**ACTIONS TO TAKE**
- A) Reproduce the part of the Physical AI text that starts with the words "The leverage effect" and ends after the words "entire robotics industry.".
- B) In the Physical AI text, list every capability that having ten thousand products perform consistently in real-world scenarios is said to test.

**SOURCE TEXT**
········

The leverage effect of this breakthrough might exceed any single algorithm improvement.
The Paradigm Has Changed
The breakthrough in world models is actually just one part of the evolution of the Physical AI tech stack. Changes in underlying technology are driving a fundamental architectural rebuild of the entire robotics industry.
Traditional robots use a "sense, plan, act" three-stage approach. First, sensors perceive the environment, then engineers write rules telling the machine how to plan its path, and finally, it executes the action. This works fine in structured environments like factory assembly lines, but once the scenario gets complex, its shortcomings are exposed. The machine only follows the preset script and gets stuck when encountering unseen situations.
Physical AI takes a different path: "perception, reasoning, execution." After perception, it doesn't go through human-written rules but uses a trained neural network to reason what to do and then execute. The essential difference is that the former is "the engineer thinks for the machine," while the latter is "the machine understands the physical world itself."
The International Federation of Robotics released a technology roadmap this year, predicting that within the next three years, 80% of new robot models will adopt this new architecture, with the traditional three-stage approach gradually exiting the mainstream. This isn't a minor tweak; it's a full paradigm shift.
As an industry expert aptly summarized: Physical AI is the ultimate mode of AI development because it needs to understand not only human instructions but also all the laws of the physical world.
Jensen Huang said the "ChatGPT moment" for robotics development has arrived. In my view, the nature of Physical AI's "moment" is completely different from that of language models. The "that moment" for language models was when ordinary people worldwide first got their hands on AI. The "that moment" for Physical AI is when AI truly starts working for the first time.
Currently, this track is at a very special stage: the direction is locked in, the concept is validated, but the landscape isn't settled.
On one hand, making demos and achieving mass production are two completely different capability systems. Getting one prototype to work is one thing; having ten thousand products perform consistently in real-world scenarios tests manufacturing consistency, supply chain resilience, scenario generalization ability, and operational systems. These have little to do with AI algorithms, but each is enough to halt a batch of players. On the other hand, real-world data collection is expensive, time-consuming, and has limited coverage, which almost predestines that large-scale training for Physical AI will heavily rely on synthetic data.
At the same time, from automotive supply chains and traditional industrial automation to consumer electronics manufacturing, industries that seem unrelated to "AI" are accelerating their entry into Physical AI through technology spillover. Their manufacturing capabilities, supply chain management experience, and scenario resources might be the key variables determining the speed of Physical AI's practical application.
An intuitive judgment is this: look back at the AI wave ignited by ChatGPT in early 2023. The ones who captured the most value weren't the model makers, but the infrastructure providers. Will this wave of Physical AI replay the same script?
NVIDIA's moves suggest it's betting on this direction, but the story isn't finished. 2026 is the first year of the deployment phase; industrial competition has just begun. Looking back three years from now, which names are still at the table and which have been eliminated might surprise most people.

········

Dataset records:
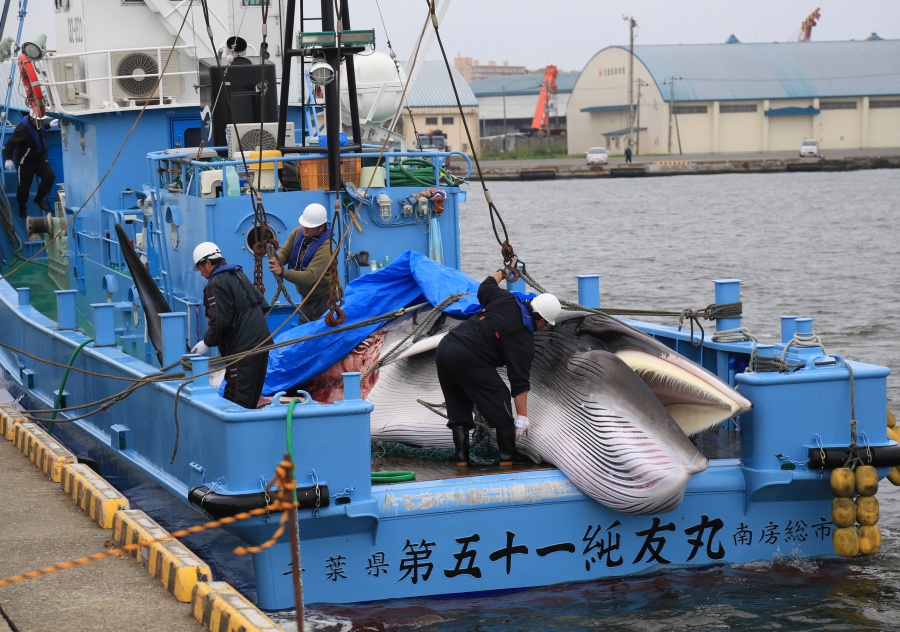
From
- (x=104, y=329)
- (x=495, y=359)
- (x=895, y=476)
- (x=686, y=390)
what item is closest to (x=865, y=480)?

········

**ANSWERS TO THIS EXERCISE**
- A)
The leverage effect of this breakthrough might exceed any single algorithm improvement.
The Paradigm Has Changed
The breakthrough in world models is actually just one part of the evolution of the Physical AI tech stack. Changes in underlying technology are driving a fundamental architectural rebuild of the entire robotics industry.

- B)
- manufacturing consistency
- supply chain resilience
- scenario generalization ability
- operational systems